→ Selected passage

Wednesday, November 1, 2017

Caching: When Reality Bites People In The @$$




Internet Soopergenius takes on Reality, in this case Remus' suggestions this week regarding caches:     
  •    czechsix

    I’ve got to say that his idea of supply caches being a standard distance and heading from camps – is a terrible idea.

    • Show your work.
      Note he didn’t say to leave that information on a card on your front door when you split.

      • The folks that you have to be concerned about when dealing with caching and hides aren’t the ones that’ll be reading a note on your front door.
        So standardizing cache locations and hides is a good thing? So if one is found, then two are found…then someone figures out that, hey – maybe when we find either a cache or a hide site, we can backtrack to the other element?
        Bad idea. At the least shift cardinal directions, distances, etc. Make a system of it that you’re familiar with, but for the love of Pete, don’t make things easy on pursuers.
        As to showing my work, that’s akin to telling folks to cache things a standard distance and direction from each site – ain’t gonna happen, lol.


  • Got it.
    It's bad because you say so, Secret Squirrel.

    Which assumes somebody would first have to find not one, but two caches, and then extrapolate the existence of all the others from that starting point. And then find them.

    If someone finds two of your caches to begin with, you have bigger problems than trying not to "make things easy" for whoever's finding them.
    Like being that big a stumblefuck idiot.

    So rather than exhorting someone "Don't be an idiot", you figure to take down an entire post because (insert magical hand-waving here) you said the Underpants Gnome will find your stuff.

    Thanks for sharing, and the clarification.
    I've been reading Remus for years, and you for mere seconds, and I already sussed out which one of you makes more sense, and might know what they're talking about.

    And not for nothing, but I'm guessing you never played "Battleship" a lot.


    Because no one who had the merest grasp of real-world caching, let alone a kids' 10x10 X-Y grid, would ever try to extrapolate winning the entire game from one datum point.


    I'll make it easy for you: If I bury a Toyota Corolla, there are 360 or so car-sized points in a single acre map to find it. Or, a problem 3 1/2 times harder for getting one single hit in a game of "Battleship", which starts with a statistical 1% chance.
    If I bury the Corolla in a square mile, it's 640 times worse than that: one chance in 230,400. Or a 0.000434% chance of finding one buried car-sized object (let alone a trashcan-sized cache). If I make it an area three miles square, you have one chance in 2,073,600 of finding one buried car-sized object. In an area the size of a  township 6 miles square, you'd be looking at one chance in 8,294,400.

    To find something the size of a car.


    If I drop the cache to the more realistic size of a 55-gallon drum (a not unreasonable suggestion), your chances of finding one such cache in that area drop to 1 in 248,832,000.

    To find just the first buried 55 gal. drum o' stuff.
    For reference, the odds of winning the Powerball are currently
    calculated to be 1 in 292,000,000.

    And you'd have to find two such drums. And then (Aha!) cleverly deduce that all the other caches were on identical radials and distances.
    (I'd go easy on you, and leave that problem in degrees, rather than mils, which come 6400 to the compass rose instead of only 360).

    Which, at 3 miles' distance from a point at the center of that notional township-sized parcel, gives someone only about 44,800 possible burial sites for a drum-sized cache at the 3-mile mark. Yeah, good luck finding one, let alone two, even at the vastly reduced odds of 2/1000ths of a percent (squared, if you expect to find the second one).

→ Material shown
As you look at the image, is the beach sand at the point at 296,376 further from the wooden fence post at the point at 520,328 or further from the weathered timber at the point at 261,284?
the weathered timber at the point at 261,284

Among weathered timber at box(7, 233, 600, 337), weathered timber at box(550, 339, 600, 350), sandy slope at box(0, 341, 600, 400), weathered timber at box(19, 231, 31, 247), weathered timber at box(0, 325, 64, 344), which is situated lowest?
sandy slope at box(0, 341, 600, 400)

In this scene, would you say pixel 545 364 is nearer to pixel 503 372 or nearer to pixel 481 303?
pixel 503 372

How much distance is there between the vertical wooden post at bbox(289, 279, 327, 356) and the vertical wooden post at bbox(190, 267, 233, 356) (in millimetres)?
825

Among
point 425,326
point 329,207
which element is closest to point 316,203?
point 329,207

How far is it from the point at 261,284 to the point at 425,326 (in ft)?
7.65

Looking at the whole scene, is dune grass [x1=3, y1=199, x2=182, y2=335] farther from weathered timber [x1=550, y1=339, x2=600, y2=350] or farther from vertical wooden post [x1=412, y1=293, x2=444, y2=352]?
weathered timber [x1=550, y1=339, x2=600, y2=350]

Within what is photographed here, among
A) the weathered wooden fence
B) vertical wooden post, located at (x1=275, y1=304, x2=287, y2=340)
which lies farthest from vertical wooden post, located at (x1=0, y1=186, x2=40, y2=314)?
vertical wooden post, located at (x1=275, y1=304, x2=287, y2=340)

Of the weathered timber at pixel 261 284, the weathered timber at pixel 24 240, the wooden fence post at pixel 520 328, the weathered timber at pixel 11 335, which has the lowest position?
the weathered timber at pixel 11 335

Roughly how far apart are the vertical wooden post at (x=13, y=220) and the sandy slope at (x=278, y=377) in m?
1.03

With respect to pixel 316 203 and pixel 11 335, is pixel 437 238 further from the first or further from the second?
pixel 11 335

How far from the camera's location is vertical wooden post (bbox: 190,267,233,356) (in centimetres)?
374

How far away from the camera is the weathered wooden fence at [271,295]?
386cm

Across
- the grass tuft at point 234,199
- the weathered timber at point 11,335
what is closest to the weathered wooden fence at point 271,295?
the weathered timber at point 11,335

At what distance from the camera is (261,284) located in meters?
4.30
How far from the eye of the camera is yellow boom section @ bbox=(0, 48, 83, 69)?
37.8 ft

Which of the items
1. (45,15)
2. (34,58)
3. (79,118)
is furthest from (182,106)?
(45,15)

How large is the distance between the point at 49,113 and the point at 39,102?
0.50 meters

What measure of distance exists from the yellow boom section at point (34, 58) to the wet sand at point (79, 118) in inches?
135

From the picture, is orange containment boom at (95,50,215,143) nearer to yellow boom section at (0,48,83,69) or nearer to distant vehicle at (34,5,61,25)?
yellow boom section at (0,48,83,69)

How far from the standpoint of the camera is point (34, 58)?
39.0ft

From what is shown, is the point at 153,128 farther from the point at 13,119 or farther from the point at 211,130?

→ Exercise task 1
Copy the part of the caching post from "So standardizing cache" to "the other element?" word for word.
→ Exercise task 2
In the caching post, why does czechsix say that placing supply caches at a standard distance and heading from camps is a bad idea? Answer in one to three sentences.

→ Worked solution 1
So standardizing cache locations and hides is a good thing? So if one is found, then two are found…then someone figures out that, hey – maybe when we find either a cache or a hide site, we can backtrack to the other element?

→ Worked solution 2
If one cache or hide site is found, someone could work out the fixed pattern and backtrack to the other, so finding one leads to finding two. A standard system makes things easy for pursuers.